Provided data section start

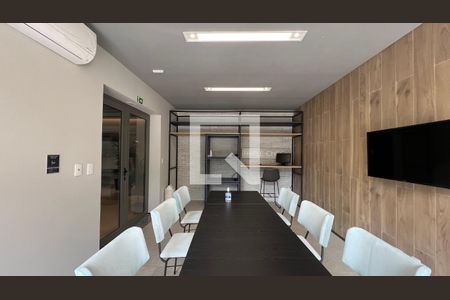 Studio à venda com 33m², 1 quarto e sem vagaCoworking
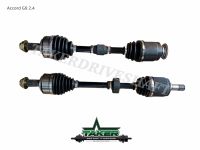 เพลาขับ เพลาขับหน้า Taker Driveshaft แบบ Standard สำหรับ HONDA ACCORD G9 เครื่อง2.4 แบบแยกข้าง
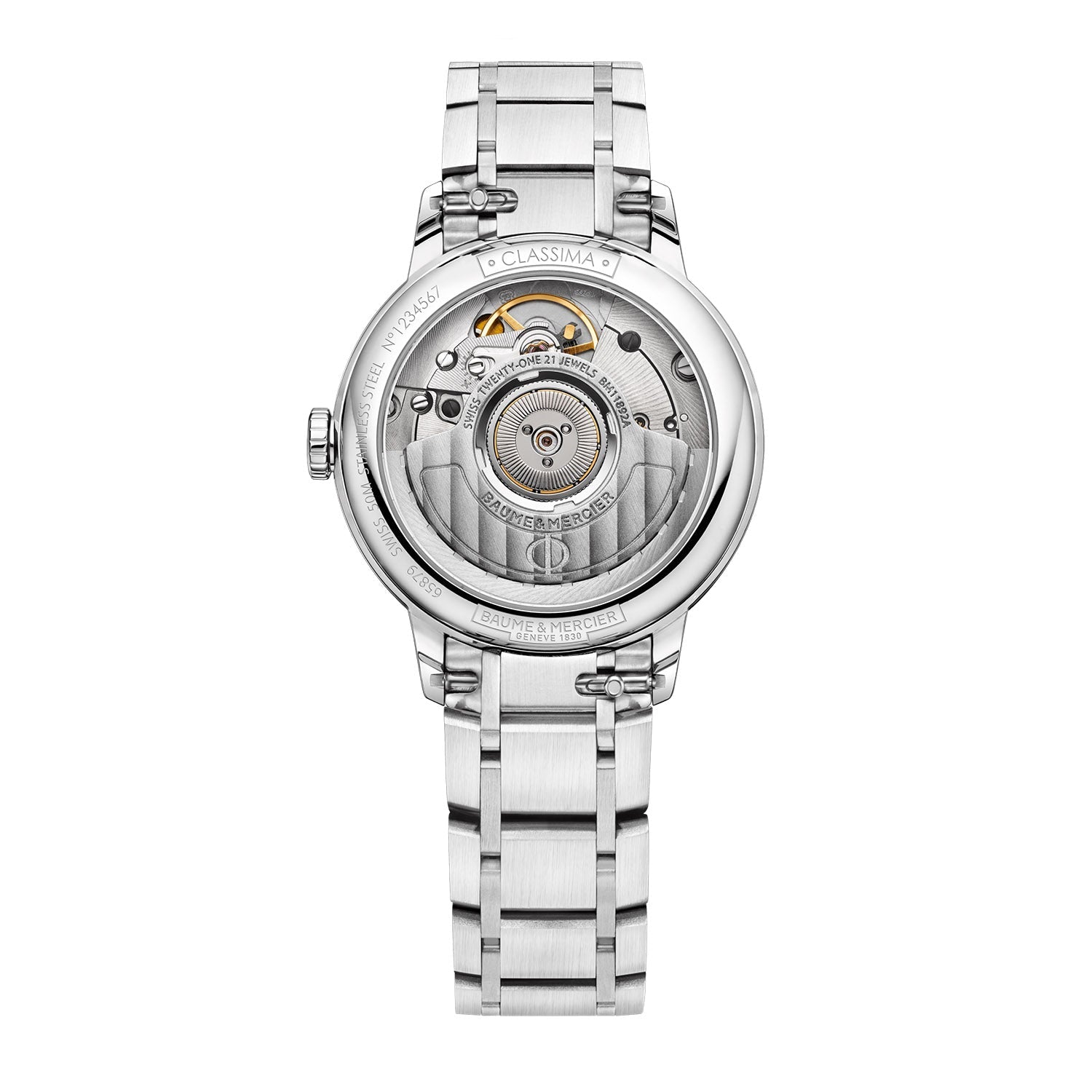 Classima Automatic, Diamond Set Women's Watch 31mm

Provided data section end

- _How to complete this task_
Return the material above exactly; the images stay out.

- _Expected output_
 Studio à venda com 33m², 1 quarto e sem vagaCoworking
 เพลาขับ เพลาขับหน้า Taker Driveshaft แบบ Standard สำหรับ HONDA ACCORD G9 เครื่อง2.4 แบบแยกข้าง
 Classima Automatic, Diamond Set Women's Watch 31mm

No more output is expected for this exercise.